• _WORK TASK_: Nothing in the entries may be dropped: restate them word for word.
··········
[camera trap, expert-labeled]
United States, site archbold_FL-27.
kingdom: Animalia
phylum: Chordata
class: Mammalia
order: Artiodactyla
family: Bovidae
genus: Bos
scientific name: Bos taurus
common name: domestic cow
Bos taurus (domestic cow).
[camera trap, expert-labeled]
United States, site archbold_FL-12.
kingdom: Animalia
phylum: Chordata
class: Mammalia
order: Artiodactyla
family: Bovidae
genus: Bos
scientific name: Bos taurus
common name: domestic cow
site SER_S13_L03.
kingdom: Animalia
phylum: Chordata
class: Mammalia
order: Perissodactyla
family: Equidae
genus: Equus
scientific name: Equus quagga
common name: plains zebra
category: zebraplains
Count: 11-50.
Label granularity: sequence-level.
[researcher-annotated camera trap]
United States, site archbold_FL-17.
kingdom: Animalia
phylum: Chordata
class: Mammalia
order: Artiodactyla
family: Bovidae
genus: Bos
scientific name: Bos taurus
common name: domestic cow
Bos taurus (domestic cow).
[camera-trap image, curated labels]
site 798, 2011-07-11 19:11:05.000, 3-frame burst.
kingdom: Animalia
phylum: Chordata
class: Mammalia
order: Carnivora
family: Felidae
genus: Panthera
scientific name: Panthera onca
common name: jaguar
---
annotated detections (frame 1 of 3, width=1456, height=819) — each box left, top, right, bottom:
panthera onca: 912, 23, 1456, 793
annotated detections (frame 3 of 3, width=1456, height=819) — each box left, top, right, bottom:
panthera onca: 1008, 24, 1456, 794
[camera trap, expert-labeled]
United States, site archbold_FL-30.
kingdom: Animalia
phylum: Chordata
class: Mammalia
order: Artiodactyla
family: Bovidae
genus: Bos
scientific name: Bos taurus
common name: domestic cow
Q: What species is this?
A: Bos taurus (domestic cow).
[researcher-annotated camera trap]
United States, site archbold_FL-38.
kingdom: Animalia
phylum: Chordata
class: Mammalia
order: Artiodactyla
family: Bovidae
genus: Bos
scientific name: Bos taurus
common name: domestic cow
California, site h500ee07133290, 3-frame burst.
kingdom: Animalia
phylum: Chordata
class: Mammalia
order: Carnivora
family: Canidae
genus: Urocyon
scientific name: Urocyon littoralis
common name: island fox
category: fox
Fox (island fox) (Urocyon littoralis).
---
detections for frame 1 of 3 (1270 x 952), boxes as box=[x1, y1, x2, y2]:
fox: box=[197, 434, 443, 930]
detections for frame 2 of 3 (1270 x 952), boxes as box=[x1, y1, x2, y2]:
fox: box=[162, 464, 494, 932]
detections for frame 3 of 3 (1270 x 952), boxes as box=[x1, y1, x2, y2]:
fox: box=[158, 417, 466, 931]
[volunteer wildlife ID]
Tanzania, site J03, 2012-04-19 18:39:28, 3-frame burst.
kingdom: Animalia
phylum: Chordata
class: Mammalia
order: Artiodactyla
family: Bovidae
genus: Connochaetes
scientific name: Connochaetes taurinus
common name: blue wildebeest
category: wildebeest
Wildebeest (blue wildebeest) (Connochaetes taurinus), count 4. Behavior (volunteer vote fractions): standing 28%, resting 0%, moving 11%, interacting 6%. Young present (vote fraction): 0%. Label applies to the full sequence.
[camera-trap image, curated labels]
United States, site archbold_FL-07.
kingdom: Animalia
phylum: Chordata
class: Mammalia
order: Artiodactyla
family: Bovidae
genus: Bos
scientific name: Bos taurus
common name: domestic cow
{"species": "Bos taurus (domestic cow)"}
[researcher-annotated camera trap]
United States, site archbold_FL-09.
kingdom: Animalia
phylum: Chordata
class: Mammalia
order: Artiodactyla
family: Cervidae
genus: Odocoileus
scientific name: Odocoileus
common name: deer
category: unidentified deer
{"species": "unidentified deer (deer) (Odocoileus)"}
··········
• _OUTPUT FOR THIS EXERCISE_:
[camera trap, expert-labeled]
United States, site archbold_FL-27.
kingdom: Animalia
phylum: Chordata
class: Mammalia
order: Artiodactyla
family: Bovidae
genus: Bos
scientific name: Bos taurus
common name: domestic cow
Bos taurus (domestic cow).
[camera trap, expert-labeled]
United States, site archbold_FL-12.
kingdom: Animalia
phylum: Chordata
class: Mammalia
order: Artiodactyla
family: Bovidae
genus: Bos
scientific name: Bos taurus
common name: domestic cow
site SER_S13_L03.
kingdom: Animalia
phylum: Chordata
class: Mammalia
order: Perissodactyla
family: Equidae
genus: Equus
scientific name: Equus quagga
common name: plains zebra
category: zebraplains
Count: 11-50.
Label granularity: sequence-level.
[researcher-annotated camera trap]
United States, site archbold_FL-17.
kingdom: Animalia
phylum: Chordata
class: Mammalia
order: Artiodactyla
family: Bovidae
genus: Bos
scientific name: Bos taurus
common name: domestic cow
Bos taurus (domestic cow).
[camera-trap image, curated labels]
site 798, 2011-07-11 19:11:05.000, 3-frame burst.
kingdom: Animalia
phylum: Chordata
class: Mammalia
order: Carnivora
family: Felidae
genus: Panthera
scientific name: Panthera onca
common name: jaguar
---
annotated detections (frame 1 of 3, width=1456, height=819) — each box left, top, right, bottom:
panthera onca: 912, 23, 1456, 793
annotated detections (frame 3 of 3, width=1456, height=819) — each box left, top, right, bottom:
panthera onca: 1008, 24, 1456, 794
[camera trap, expert-labeled]
United States, site archbold_FL-30.
kingdom: Animalia
phylum: Chordata
class: Mammalia
order: Artiodactyla
family: Bovidae
genus: Bos
scientific name: Bos taurus
common name: domestic cow
Q: What species is this?
A: Bos taurus (domestic cow).
[researcher-annotated camera trap]
United States, site archbold_FL-38.
kingdom: Animalia
phylum: Chordata
class: Mammalia
order: Artiodactyla
family: Bovidae
genus: Bos
scientific name: Bos taurus
common name: domestic cow
California, site h500ee07133290, 3-frame burst.
kingdom: Animalia
phylum: Chordata
class: Mammalia
order: Carnivora
family: Canidae
genus: Urocyon
scientific name: Urocyon littoralis
common name: island fox
category: fox
Fox (island fox) (Urocyon littoralis).
---
detections for frame 1 of 3 (1270 x 952), boxes as box=[x1, y1, x2, y2]:
fox: box=[197, 434, 443, 930]
detections for frame 2 of 3 (1270 x 952), boxes as box=[x1, y1, x2, y2]:
fox: box=[162, 464, 494, 932]
detections for frame 3 of 3 (1270 x 952), boxes as box=[x1, y1, x2, y2]:
fox: box=[158, 417, 466, 931]
[volunteer wildlife ID]
Tanzania, site J03, 2012-04-19 18:39:28, 3-frame burst.
kingdom: Animalia
phylum: Chordata
class: Mammalia
order: Artiodactyla
family: Bovidae
genus: Connochaetes
scientific name: Connochaetes taurinus
common name: blue wildebeest
category: wildebeest
Wildebeest (blue wildebeest) (Connochaetes taurinus), count 4. Behavior (volunteer vote fractions): standing 28%, resting 0%, moving 11%, interacting 6%. Young present (vote fraction): 0%. Label applies to the full sequence.
[camera-trap image, curated labels]
United States, site archbold_FL-07.
kingdom: Animalia
phylum: Chordata
class: Mammalia
order: Artiodactyla
family: Bovidae
genus: Bos
scientific name: Bos taurus
common name: domestic cow
{"species": "Bos taurus (domestic cow)"}
[researcher-annotated camera trap]
United States, site archbold_FL-09.
kingdom: Animalia
phylum: Chordata
class: Mammalia
order: Artiodactyla
family: Cervidae
genus: Odocoileus
scientific name: Odocoileus
common name: deer
category: unidentified deer
{"species": "unidentified deer (deer) (Odocoileus)"}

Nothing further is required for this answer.